Şebeke Suyu ve Ambalajlanmış Su
Şebeke suyu ile ambalajlanmış doğal kaynak suyu arasında ne tür farklar vardır?
Doğal kaynak suyunun şişelenmiş olması, söz konusu kaynak suyuna dolum yapılabilmesi için Sağlık Bakanlığı'nın çok sıkı olan yönetmelik hükümlerine göre ruhsat alındığı, sürekli denetim altında olduğu ve halk sağlığı açısından bir risk taşımadığı yönünde bir güvencenin var olduğu anlamını taşır. Diğer taraftan çeşme suyunda bu şekilde güçlü bir güvenceden bahsetmek mümkün değildir. Şişelenmiş doğal kaynak suyunda su kaynaktan ilk çıktığı haliyle saf ve temizdir. İlave bir işleme gerek kalmaksızın direkt olarak suyu kaynağından içebilirsiniz. Suyun saflığı ve temizliği yeryüzüne ilk çıkış noktasından yani kaynadığı noktadan, tam otomatik makinelerde şişeye dolumuna kadar olan süreçte çok sıkı kontrol altındadır.

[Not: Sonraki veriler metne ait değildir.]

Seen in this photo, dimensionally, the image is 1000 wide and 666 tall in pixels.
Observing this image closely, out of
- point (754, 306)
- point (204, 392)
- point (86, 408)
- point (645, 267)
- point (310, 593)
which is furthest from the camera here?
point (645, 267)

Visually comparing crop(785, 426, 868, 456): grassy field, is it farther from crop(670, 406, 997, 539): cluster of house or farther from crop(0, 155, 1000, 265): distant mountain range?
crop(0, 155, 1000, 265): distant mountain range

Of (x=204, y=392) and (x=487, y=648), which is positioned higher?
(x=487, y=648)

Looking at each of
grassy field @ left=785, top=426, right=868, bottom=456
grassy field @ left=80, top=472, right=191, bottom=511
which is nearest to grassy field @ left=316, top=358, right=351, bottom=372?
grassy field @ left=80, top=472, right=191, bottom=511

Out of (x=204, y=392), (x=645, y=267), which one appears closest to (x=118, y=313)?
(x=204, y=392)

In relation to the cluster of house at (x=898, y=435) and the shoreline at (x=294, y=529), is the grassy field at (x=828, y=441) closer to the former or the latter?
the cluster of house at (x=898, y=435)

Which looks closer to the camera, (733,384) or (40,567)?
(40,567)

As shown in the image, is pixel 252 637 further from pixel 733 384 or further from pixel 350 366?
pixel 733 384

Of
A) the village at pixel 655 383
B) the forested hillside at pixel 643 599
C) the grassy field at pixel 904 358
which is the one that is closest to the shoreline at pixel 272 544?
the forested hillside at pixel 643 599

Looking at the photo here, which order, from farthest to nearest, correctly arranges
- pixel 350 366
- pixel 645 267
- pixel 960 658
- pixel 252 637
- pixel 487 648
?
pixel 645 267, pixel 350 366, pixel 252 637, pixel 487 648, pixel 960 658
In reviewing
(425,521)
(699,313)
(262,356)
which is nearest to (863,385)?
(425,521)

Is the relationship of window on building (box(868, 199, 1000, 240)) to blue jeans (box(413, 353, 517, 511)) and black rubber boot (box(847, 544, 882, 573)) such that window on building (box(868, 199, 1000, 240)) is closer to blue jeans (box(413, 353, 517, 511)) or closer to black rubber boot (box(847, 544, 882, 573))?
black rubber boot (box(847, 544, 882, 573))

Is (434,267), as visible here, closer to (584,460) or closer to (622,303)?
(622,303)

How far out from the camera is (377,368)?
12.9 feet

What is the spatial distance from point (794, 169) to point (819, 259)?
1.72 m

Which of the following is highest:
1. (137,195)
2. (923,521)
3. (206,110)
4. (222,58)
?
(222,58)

Diğer taraftan genel olarak suyun çeşmeye kadar olan yolculuğu farklıdır; çeşme suyunda su kaynakları dereler, nehirler gibi yüzey sularına dönüşmekte ve bu sular yüzeyden bulaşan her türlü kirletici unsurları da (tarım ilaçları kalıntıları, metaller, parazit, mikrop ve virüsler) taşıyarak toplanma havzalarına ya da barajlara gelmektedir.
Bu biçimde toplanmış sular muhtelif filtreleme, klorlama ve dezenfeksiyon işlemlerinden geçirildikten sonra su şebeke boruları vasıtasıyla konutlara pompalanmaktadır. Bu proseslerde kullanılan klor gibi dezenfektanlar sağlık açısından uzun vadede riskler taşımaktadır, ayrıca borulardaki her türlü yabancı madde, pas, toprak, parazit, mikrop ve virüsler gibi unsurlar da şebeke suyunun içerisinde konutlara ulaşmaktadır. Genelde çeşme suları, içinde taşıdığı klor gibi dezenfektanların etkisiyle rahatsız edici bir koku ve lezzete sahiptirler.
Şişelenmiş sularda ise sadece suyun kendi doğal tadından bahsedebiliriz. Sonuç olarak şişelenmiş doğal kaynak suyu; hijyenliği, ambalajı ve markası ile tüketicinin beğenisini ve güvenini kazanmak zorunda olan ticari bir maldır. Bu nedenle yapılan yatırımlar çok büyüktür; bazı küçük korsan firmalar dışında aklıselim hiçbir su sanayicisi tüketicisinin sağlığını riske atarak kendi şirketinin piyasadan silinme riskini göze alamaz. Genel olarak söylemek gerekirse; çeşme suyu üretim ve hizmetinde bulunan kamunun kaliteye dönük motivasyonu özel sektördeki kadar etkin olamamaktadır. Gerçekleşen üretim hacimlerinde, hizmet verilen tüketici sayılarında ve bu nedenle de kalite anlayışında çeşme suyu ile şişelenmiş su arasında büyük bir farklılık vardır.
Çeşme suyunda kamu tarafından çoğu kez yüz binlerin ya da milyonların su ihtiyacını vasat kalitede dahi olsa karşılama zorunluluğu söz konusu iken; şişelenmiş suda nispeten çok daha az sayıda tüketicinin ihtiyacını en iyi kalitede karşılamak şeklindeki rekabetçi düşünce esastır.